Thursday, June 22, 2006

Please, Mr. Postman


According to Defense Tech, Los Alamos National Lab intends to use U.S. Postal Service money as “alternative funding” for a new “science complex”:

Funds for the new Science Center weren't anywhere to be found in the Energy Department's publicly-available budgets. Nuke Watch had to file a Freedom of Information Act request to find out that the Energy Department was digging into the U.S. Postal Service's pockets for two new buildings (one classified, the other not) and a parking lot. "As a justification," Nuke Watch notes, the department "cited a vaguely worded federal law that authorizes the USPS to furnish property and services to executive branch agencies and vice versa."
Nuclear Watch of New Mexico, which uncovered this scheme, has more:
[T]he Lab has prepared no known federally required environmental impact analysis for the project. Further, Congress may be in the dark about this new Science Complex that could cost 100's of millions of dollars.
The project's suppposed to start in 2007 (as is the next USPS rate hike).

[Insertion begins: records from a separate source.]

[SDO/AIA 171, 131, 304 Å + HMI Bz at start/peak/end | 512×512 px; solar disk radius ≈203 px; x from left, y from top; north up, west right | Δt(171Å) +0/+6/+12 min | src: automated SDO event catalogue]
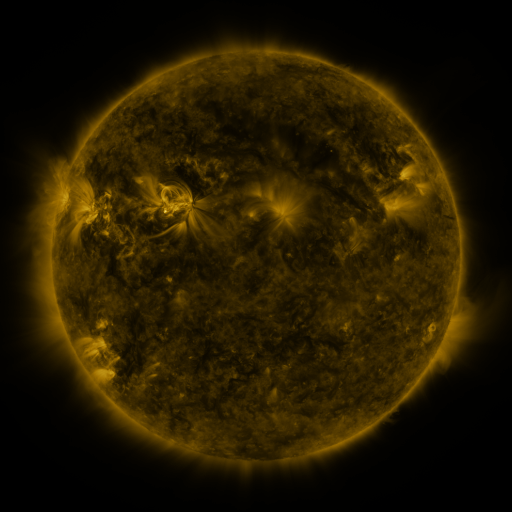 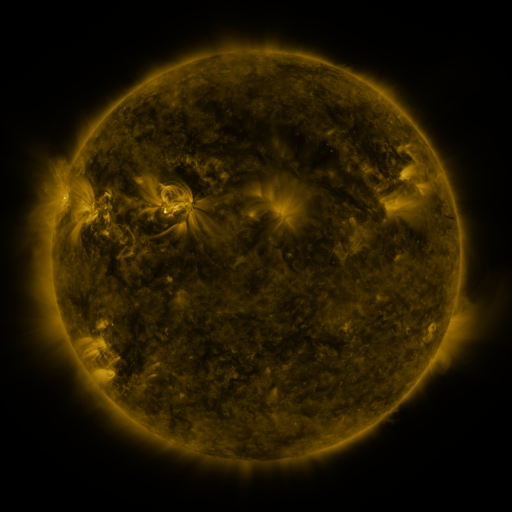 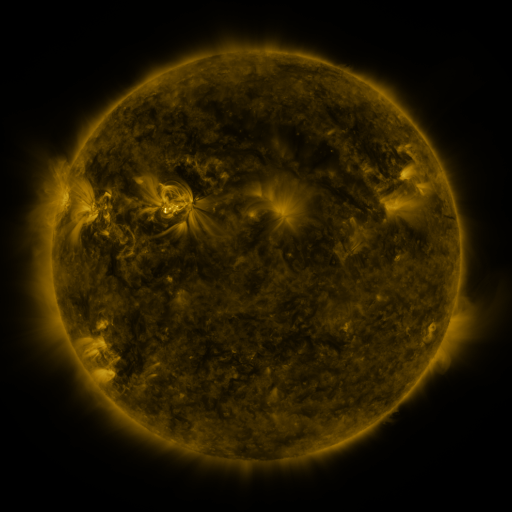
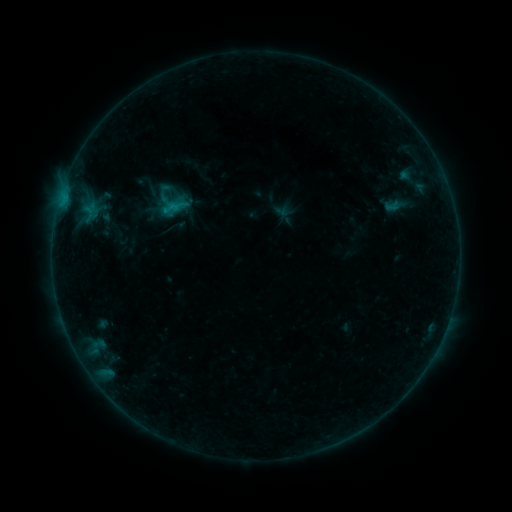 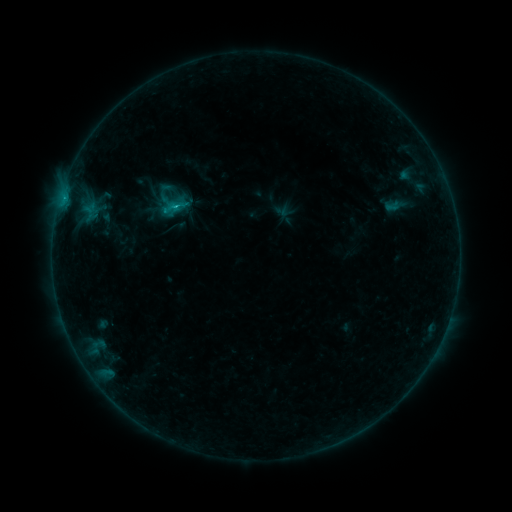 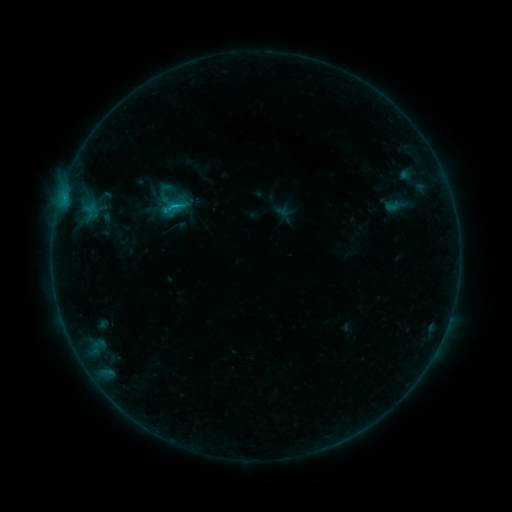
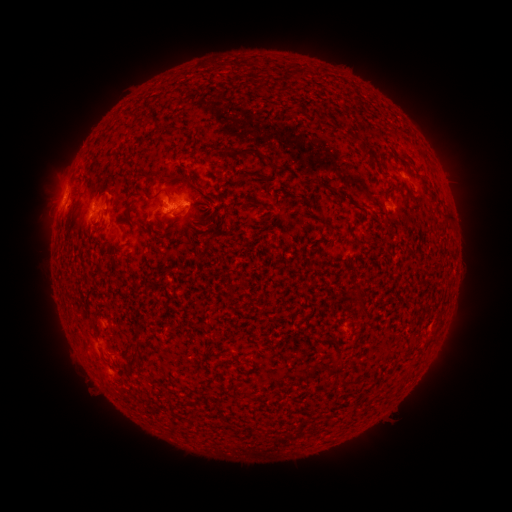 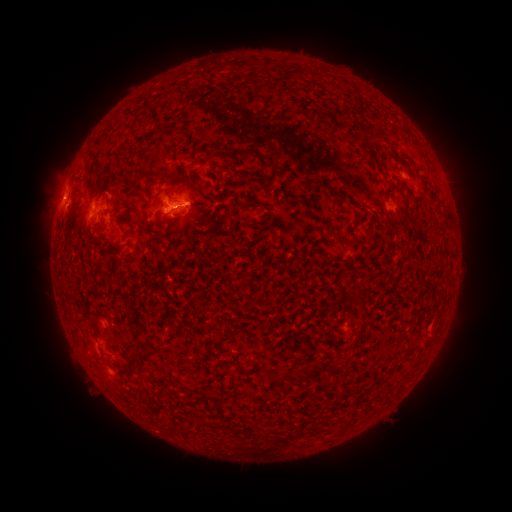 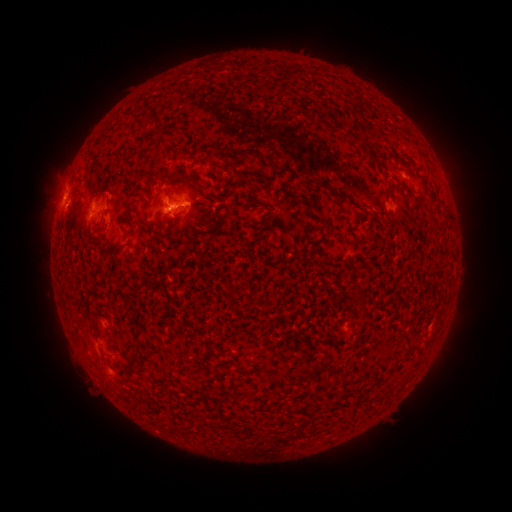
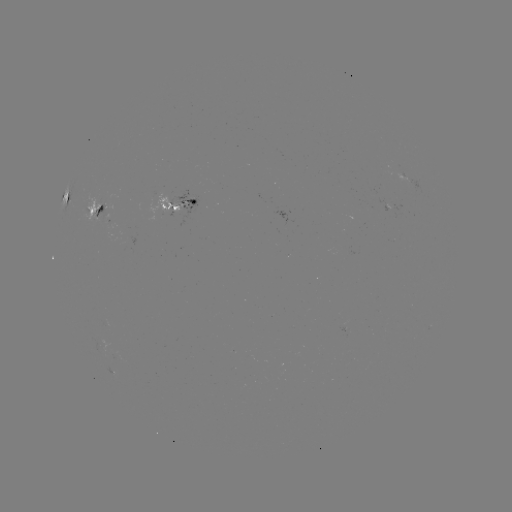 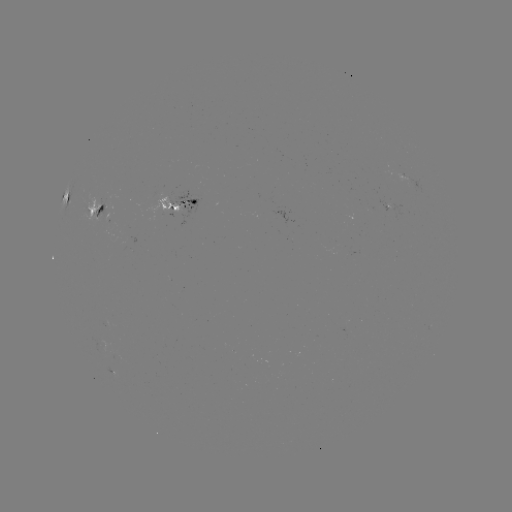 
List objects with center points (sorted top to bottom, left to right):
B8.7 flare: (177, 210)
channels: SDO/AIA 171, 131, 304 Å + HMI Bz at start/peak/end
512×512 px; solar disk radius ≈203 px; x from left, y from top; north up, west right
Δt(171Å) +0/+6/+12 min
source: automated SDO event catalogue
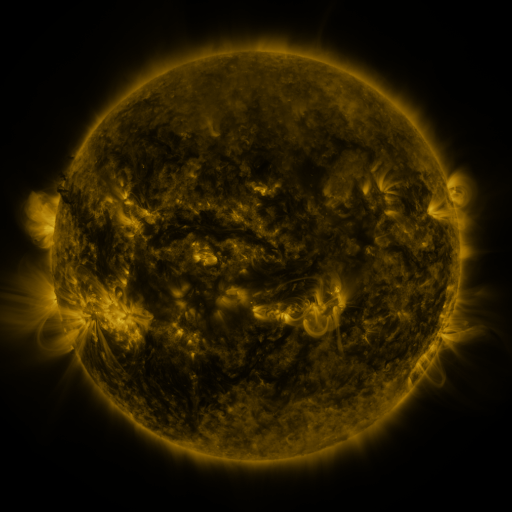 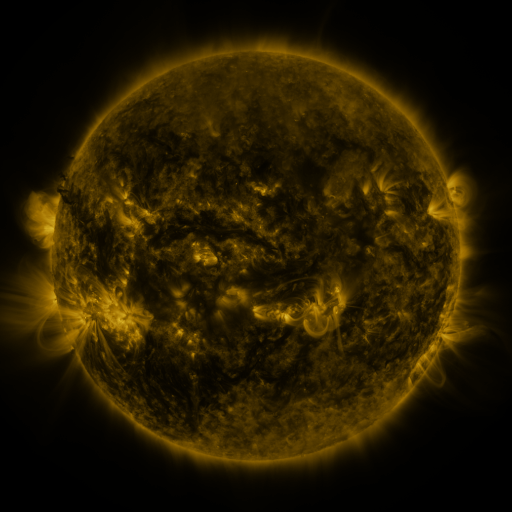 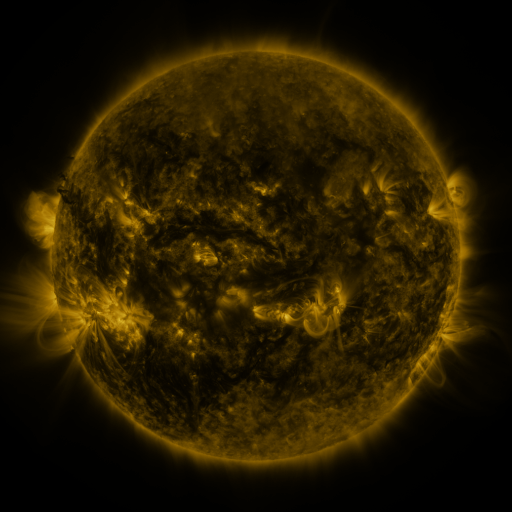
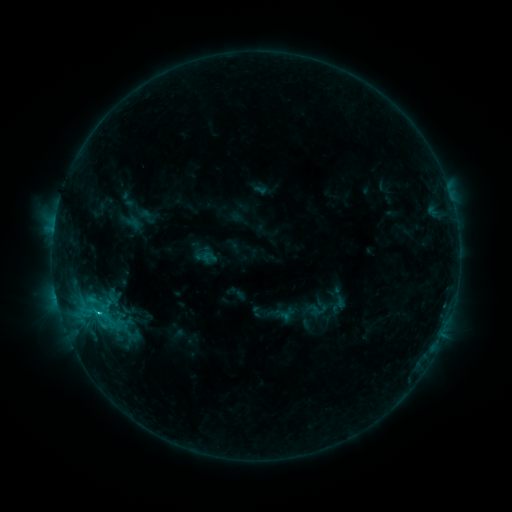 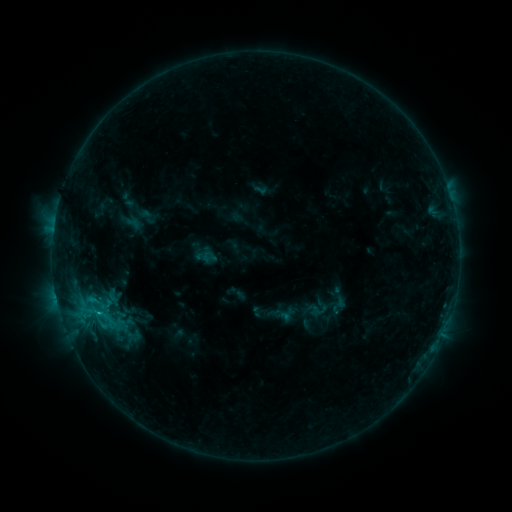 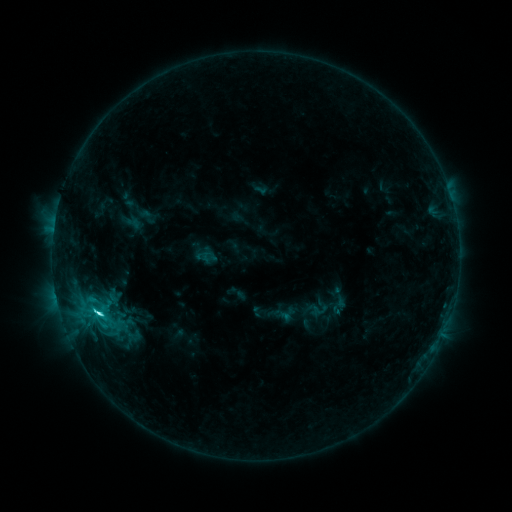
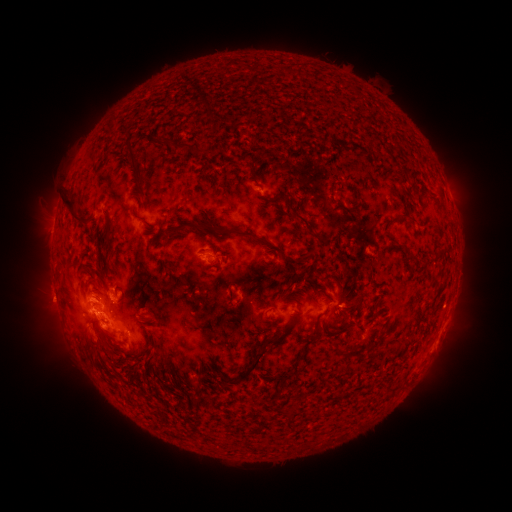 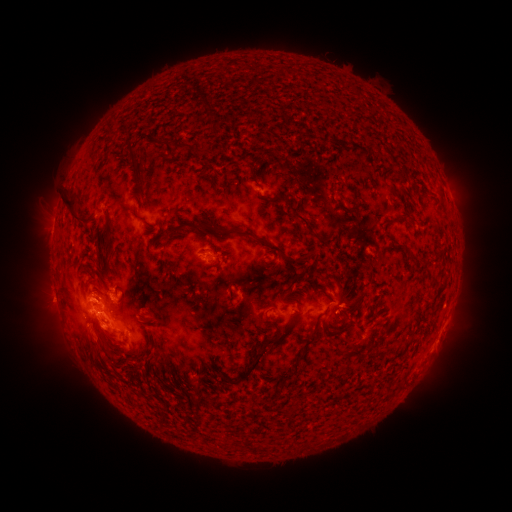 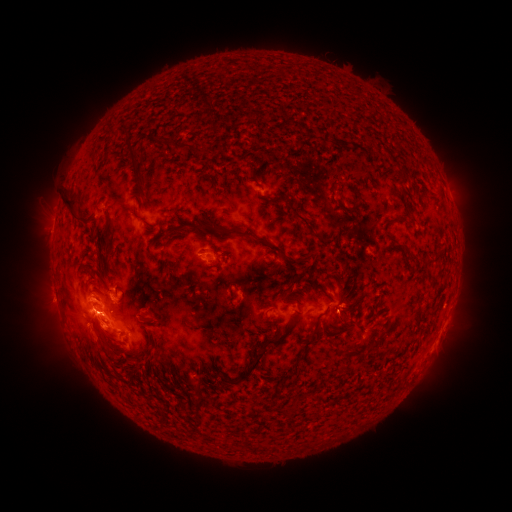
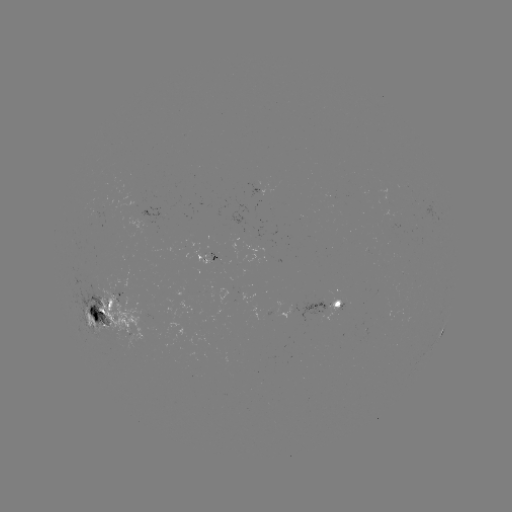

The DoD gets a generous amount of research money from the breast cancer stamp, which people can buy or not, as they see fit. I guess the DoE felt that a special-issue "Expand Los Alamos" stamp wouldn't have been quite as popular with the public.

(Thanks to Robster for alerting me to the ambiguous tone of that last paragraph as originally written.)

1 comment:

Phila said...

Not trying to be harsh, but having worked in a lab that has recieved DOD breast cancer research funds (and hoping to recieve them myself in the future), it is a very worthy program.

Sorry. The way I phrased that, it could certainly be read as though I'm sneering at that program, which wasn't my intention. It was intended more as a contrast to the secrecy of the other program...that's not at all clear, as it stands. I should probably clarify it.